DIRECTIONS ->
Pick out each line of the listing below that contains the word "point", and copy those lines.

RECORDED DATA ->

⁂

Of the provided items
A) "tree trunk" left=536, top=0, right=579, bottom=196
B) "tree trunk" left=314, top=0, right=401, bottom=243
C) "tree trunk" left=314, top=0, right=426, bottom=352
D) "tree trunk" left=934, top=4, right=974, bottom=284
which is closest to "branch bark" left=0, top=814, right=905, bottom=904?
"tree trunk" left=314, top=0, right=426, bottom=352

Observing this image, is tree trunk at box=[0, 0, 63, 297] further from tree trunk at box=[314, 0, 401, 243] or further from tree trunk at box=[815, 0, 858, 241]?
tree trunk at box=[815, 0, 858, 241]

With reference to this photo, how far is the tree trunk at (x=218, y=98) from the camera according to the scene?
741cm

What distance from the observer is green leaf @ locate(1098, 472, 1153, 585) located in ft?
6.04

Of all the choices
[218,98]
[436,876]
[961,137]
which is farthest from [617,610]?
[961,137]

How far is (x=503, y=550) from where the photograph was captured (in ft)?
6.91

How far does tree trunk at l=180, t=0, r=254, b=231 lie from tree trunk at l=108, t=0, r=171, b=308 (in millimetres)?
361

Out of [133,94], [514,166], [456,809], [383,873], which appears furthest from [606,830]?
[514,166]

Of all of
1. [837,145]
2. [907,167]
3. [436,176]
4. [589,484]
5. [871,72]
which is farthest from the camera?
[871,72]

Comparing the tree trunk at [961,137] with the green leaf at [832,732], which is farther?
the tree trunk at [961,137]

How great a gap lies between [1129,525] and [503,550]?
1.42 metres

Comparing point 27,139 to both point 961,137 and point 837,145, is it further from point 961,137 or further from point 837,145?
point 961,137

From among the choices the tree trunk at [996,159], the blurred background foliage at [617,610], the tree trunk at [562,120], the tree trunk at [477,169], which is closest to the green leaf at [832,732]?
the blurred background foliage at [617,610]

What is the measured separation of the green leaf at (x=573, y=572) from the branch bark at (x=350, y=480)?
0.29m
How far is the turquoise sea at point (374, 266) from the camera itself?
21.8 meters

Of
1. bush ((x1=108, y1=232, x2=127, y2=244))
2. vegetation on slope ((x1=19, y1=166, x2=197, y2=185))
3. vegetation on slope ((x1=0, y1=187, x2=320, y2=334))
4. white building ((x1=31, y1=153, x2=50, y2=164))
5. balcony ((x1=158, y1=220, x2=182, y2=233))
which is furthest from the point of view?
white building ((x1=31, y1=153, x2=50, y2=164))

⁂

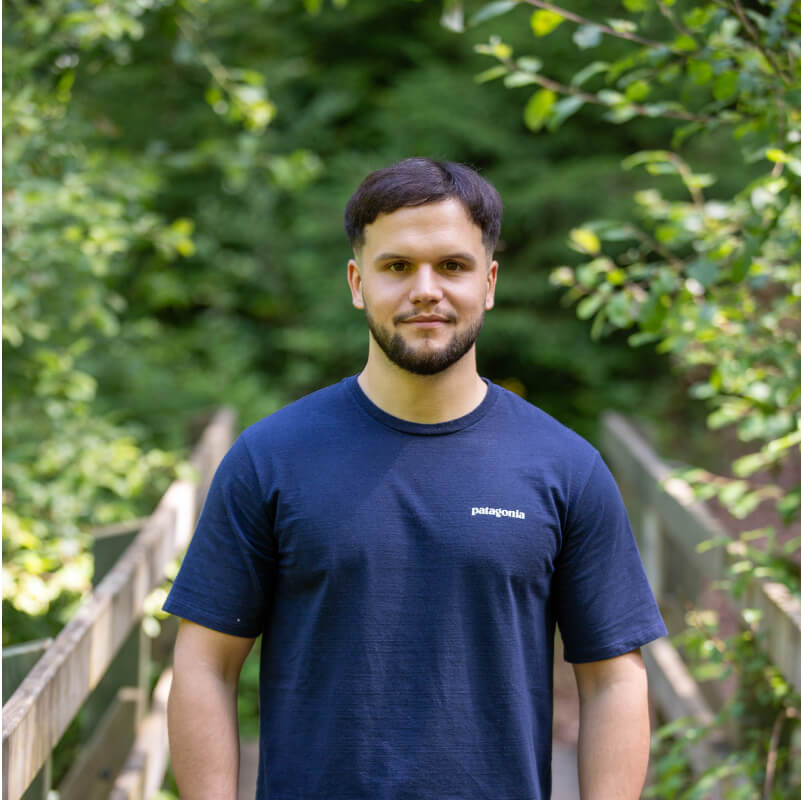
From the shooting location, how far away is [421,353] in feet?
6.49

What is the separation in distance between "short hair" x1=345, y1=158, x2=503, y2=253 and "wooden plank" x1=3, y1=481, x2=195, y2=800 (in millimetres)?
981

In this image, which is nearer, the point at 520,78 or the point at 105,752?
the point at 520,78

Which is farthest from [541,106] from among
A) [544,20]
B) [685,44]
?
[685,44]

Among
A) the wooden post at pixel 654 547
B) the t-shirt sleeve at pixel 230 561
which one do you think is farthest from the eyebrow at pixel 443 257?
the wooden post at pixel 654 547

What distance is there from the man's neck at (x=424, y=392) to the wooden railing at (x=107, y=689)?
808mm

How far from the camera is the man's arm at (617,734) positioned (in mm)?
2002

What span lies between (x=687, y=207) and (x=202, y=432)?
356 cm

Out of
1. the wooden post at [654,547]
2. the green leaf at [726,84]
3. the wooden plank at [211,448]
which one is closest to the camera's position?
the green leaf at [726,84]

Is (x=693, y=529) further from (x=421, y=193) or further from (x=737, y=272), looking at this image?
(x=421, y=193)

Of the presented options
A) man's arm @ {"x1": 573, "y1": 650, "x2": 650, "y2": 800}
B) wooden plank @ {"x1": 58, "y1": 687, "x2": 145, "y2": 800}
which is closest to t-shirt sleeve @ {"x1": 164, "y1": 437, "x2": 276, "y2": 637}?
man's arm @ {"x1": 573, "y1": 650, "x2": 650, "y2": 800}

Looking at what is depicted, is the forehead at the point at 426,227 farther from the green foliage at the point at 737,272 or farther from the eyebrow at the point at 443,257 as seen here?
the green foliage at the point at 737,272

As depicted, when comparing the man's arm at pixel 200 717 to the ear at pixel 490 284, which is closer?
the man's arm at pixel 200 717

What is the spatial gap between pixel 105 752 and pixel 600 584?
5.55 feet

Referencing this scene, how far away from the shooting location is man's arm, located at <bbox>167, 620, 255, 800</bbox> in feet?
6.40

⁂

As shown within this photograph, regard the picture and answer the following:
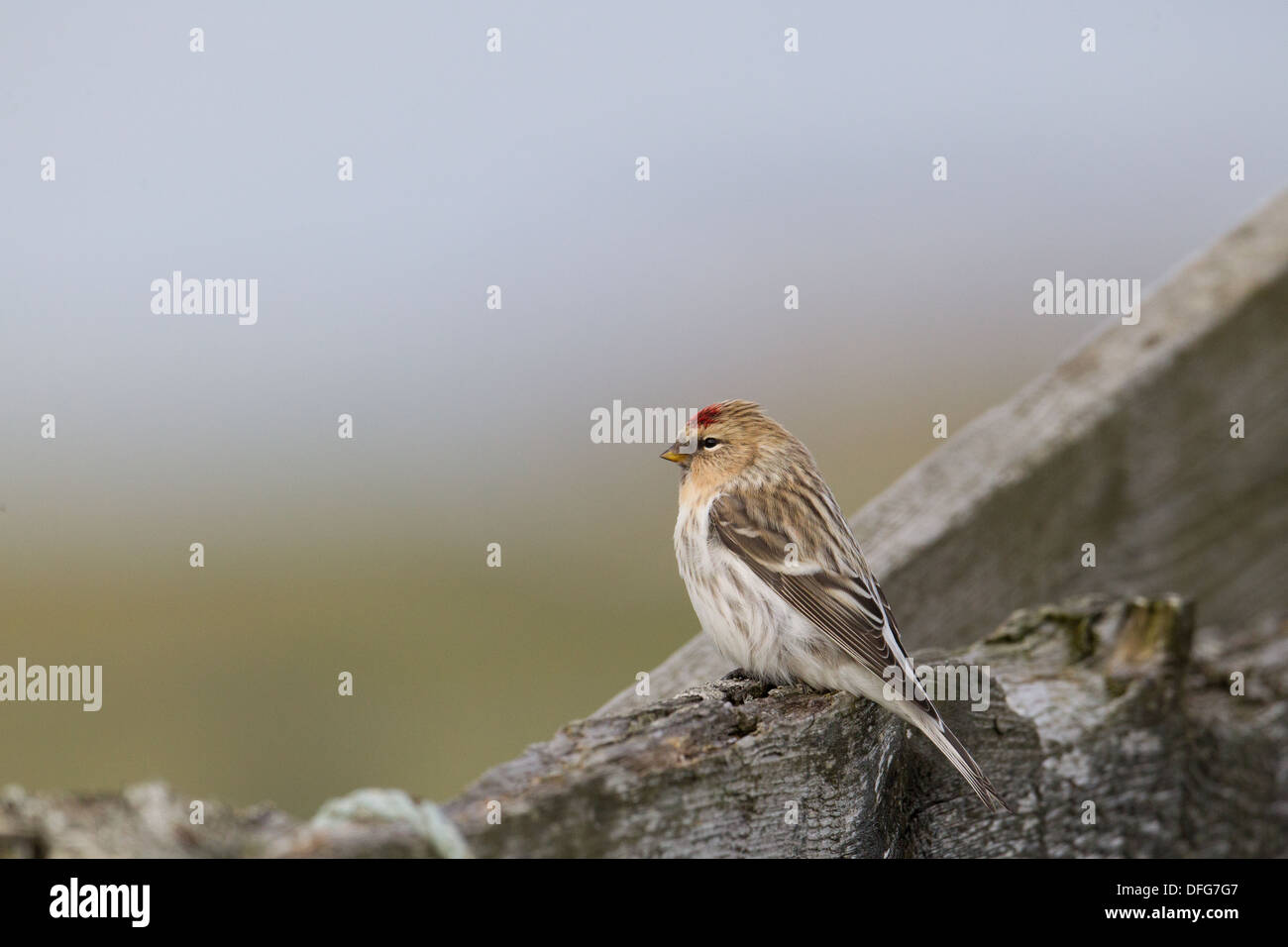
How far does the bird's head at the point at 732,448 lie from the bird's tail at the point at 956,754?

⁂

THE SOLUTION ->
Comparing point 27,139 to both point 961,137 and point 837,145, is it further from point 961,137 or further from point 837,145?
point 961,137
How far is the turquoise sea at point (374, 266) from the camera itself?
which is furthest from the point of view?
In this image, which is nearer, the point at 520,78 or the point at 105,752?
the point at 520,78
Looking at what is depicted, is the forehead at the point at 426,227 farther from the green foliage at the point at 737,272 or farther from the eyebrow at the point at 443,257 as seen here?
the green foliage at the point at 737,272
How far does the bird's head at the point at 732,448 lie from the bird's tail at the point at 956,754?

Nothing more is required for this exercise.